Mine de rien, le Dakota est avec nous depuis maintenant plus de 20 ans. Lors de son lancement en 1987, la communauté journalistique automobile n’avait que d’éloges pour cette camionnette moyen format qui avait pour mandat d’occuper un créneau encore inexploité jusqu’à ce moment. À cette époque, le prix de l’essence avait connu une augmentation marquée (ça vous dit quelque chose ?) et les gens de chez Chrysler étaient arrivés à la conclusion que la camionnette devait subir une cure de rajeunissement afin de perdre un peu de poids.

Chrysler a donc fait le pari de créer le créneau des camionnettes de moyen format en misant sur le fait que le Dakota serait plus imposant qu’une camionnette compacte, mais plus petit que le véhicule grand format. On peut aujourd’hui constater, avec un certain recul, que Chrysler avait vu juste. D’autant plus qu’avec une nouvelle flambée des prix du pétrole, les camionnettes de moyen format ont certainement leur raison d’être et se révèlent un choix très sensé. Et avec le Dakota de dernière génération, Chrysler se vante de proposer la plus grande des camionnettes moyen format !

Servez-vous !

Offert en plusieurs configurations, le Dakota a de bonnes chances de répondre aux besoins des acheteurs et de leur cargaison. Il est donc possible de choisir entre une cabine Club ou une cabine Quad (disposant de quatre vraies portes). La longueur de la caisse sera alors en conséquence, soit six pieds et six pouces pour la version à cabine Club et cinq pieds et quatre pouces pour la version à quatre portes. Ensuite viendra le choix du moteur, un V6 ou un V8, le Dakota étant la seule camionnette à l’offrir dans cette catégorie. Puis la transmission: manuelle ou automatique. Bref, plusieurs agencements afin de combler tous les acheteurs. On notera également trois niveaux d’équipement, dont le ST, le SXT et le SLT, qui offrent tous la possibilité d’ajouter la transmission 4x4 en option. Remodelé l’an dernier, le Dakota propose maintenant des lignes simples et sobres faisant contraste avec celles des années antérieures, où le design semblait plus agressif et costaud.

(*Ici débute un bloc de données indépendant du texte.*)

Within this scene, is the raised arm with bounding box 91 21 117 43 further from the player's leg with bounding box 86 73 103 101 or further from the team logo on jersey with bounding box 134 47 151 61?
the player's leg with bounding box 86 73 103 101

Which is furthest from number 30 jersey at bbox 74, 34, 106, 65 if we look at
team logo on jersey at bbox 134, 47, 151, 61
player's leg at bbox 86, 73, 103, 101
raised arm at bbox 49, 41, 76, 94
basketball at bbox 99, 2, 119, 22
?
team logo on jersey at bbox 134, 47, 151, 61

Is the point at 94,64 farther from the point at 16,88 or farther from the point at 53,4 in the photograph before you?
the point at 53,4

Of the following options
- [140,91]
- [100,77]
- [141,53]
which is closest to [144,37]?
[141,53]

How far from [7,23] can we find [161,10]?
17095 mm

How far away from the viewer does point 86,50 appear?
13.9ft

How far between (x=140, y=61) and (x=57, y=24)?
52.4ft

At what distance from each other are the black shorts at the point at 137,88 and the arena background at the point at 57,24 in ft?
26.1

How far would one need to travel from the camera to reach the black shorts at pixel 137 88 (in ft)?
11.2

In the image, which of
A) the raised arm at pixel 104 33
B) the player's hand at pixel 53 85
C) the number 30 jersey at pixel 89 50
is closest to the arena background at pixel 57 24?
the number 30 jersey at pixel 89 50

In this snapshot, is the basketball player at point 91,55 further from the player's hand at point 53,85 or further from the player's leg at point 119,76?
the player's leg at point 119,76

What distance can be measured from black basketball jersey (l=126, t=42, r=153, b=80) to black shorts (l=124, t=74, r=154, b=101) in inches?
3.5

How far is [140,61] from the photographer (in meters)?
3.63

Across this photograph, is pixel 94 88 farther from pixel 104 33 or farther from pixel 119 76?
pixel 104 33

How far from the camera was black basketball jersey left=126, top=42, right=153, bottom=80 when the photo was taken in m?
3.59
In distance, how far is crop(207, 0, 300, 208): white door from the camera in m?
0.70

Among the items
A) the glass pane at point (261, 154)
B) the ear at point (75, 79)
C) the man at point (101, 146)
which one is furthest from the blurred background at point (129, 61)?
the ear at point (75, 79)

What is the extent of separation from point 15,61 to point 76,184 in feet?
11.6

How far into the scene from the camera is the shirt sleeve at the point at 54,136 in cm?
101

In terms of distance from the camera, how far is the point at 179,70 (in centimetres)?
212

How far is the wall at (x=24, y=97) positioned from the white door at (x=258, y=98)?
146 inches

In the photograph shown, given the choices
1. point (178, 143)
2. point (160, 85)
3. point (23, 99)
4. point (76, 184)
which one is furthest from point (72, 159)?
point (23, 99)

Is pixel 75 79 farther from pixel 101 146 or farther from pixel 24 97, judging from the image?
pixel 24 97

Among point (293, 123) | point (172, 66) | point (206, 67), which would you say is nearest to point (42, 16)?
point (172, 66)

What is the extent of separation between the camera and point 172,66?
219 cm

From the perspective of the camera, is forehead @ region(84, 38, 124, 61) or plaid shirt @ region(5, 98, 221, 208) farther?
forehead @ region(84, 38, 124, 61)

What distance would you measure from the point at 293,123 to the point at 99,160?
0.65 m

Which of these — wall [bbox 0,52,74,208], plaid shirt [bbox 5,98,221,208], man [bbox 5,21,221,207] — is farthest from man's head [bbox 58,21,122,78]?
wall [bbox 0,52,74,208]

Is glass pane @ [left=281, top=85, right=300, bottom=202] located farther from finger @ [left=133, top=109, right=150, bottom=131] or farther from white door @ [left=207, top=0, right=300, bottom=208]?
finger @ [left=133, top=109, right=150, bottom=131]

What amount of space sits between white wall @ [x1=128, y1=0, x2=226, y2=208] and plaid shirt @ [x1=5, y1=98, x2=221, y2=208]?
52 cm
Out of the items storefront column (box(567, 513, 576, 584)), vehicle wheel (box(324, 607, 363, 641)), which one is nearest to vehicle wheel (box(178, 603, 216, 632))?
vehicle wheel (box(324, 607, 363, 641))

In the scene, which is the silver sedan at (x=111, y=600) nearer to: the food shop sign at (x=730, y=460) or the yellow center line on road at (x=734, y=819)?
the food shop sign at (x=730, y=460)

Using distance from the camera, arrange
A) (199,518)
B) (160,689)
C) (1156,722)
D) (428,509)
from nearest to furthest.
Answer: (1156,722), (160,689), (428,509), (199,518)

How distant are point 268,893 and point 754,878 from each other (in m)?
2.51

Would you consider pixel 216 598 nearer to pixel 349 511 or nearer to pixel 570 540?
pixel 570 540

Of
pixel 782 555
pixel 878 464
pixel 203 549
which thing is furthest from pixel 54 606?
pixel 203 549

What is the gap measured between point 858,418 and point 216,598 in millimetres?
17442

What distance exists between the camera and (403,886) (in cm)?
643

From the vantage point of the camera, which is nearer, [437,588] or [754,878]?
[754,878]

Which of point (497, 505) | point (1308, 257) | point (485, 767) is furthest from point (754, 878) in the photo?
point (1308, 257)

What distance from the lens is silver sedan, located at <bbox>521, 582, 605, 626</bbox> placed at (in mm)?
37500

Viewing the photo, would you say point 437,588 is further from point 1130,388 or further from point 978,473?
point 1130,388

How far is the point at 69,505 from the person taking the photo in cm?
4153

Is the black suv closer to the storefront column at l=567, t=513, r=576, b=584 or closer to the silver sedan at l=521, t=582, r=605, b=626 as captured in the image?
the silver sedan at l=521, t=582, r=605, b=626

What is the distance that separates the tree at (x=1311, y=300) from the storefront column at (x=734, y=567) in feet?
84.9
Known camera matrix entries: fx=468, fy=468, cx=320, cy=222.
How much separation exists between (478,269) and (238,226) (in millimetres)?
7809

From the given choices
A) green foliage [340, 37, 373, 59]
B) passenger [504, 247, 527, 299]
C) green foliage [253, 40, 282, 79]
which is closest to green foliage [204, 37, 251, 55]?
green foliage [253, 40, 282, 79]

Néanmoins, le résultat est efficace, et ce, autant à l’intérieur où le confort des places avant est digne des berlines de moyen format, d’autant plus que notre version d’essai, la SXT, était munie de sièges chauffants. L’espace avant est immense et le tableau de bord bien présenté. La console centrale entre les sièges se révèle très utile et la visibilité est excellente. La direction offre une assistance adéquate et très appréciée durant les manoeuvres de stationnement. Quant aux places arrière, elles sont très généreuses, mais manquent un peu de confort, surtout en ce qui a trait au dossier. Mentionnons également que l’assise des sièges arrière se relève pour procurer un espace de rangement. Le seul reproche notable est la quantité incroyable de plastique dans l’habitacle. Chez Chrysler, on semble avoir pris cette tangente afin de couper dans les dépenses. Il serait toutefois sage de revoir l’utilisation à outrance de ce matériau qui ne procure pas la sensation de solidité et de robustesse si propre aux camionnettes.

Un excellent atout

Le Dakota se démarque de la concurrence entre autres par ses dimensions plus imposantes, mais également par la possibilité de lui greffer un moteur V8. C’est en fait sa plus grande qualité, car bon nombre d’acheteurs (aux États-Unis principalement) renient les camionnettes à moteur V6. Et depuis l’an dernier, cette motorisation V8 propose une évolution en développant dorénavant tout près de 300 chevaux et en étant compatible avec le carburant E85. Il faut toutefois prévoir beaucoup de sous si l’on décide d’opter pour le V8, car lors de notre essai, nous avons obtenu une consommation de plus de 16 litres aux 100 km. Imaginez maintenant lorsque le véhicule tracte une remorque ou est chargé à sa capacité maximale. Il faut cependant affirmer que ce genre de véhicule, qu’il soit de moyen ou de grand format, consomme énormément de pétrole et que ce facteur est souvent secondaire pour bien des entrepreneurs. Parions cependant qu’il le sera de moins en moins dans les années à venir.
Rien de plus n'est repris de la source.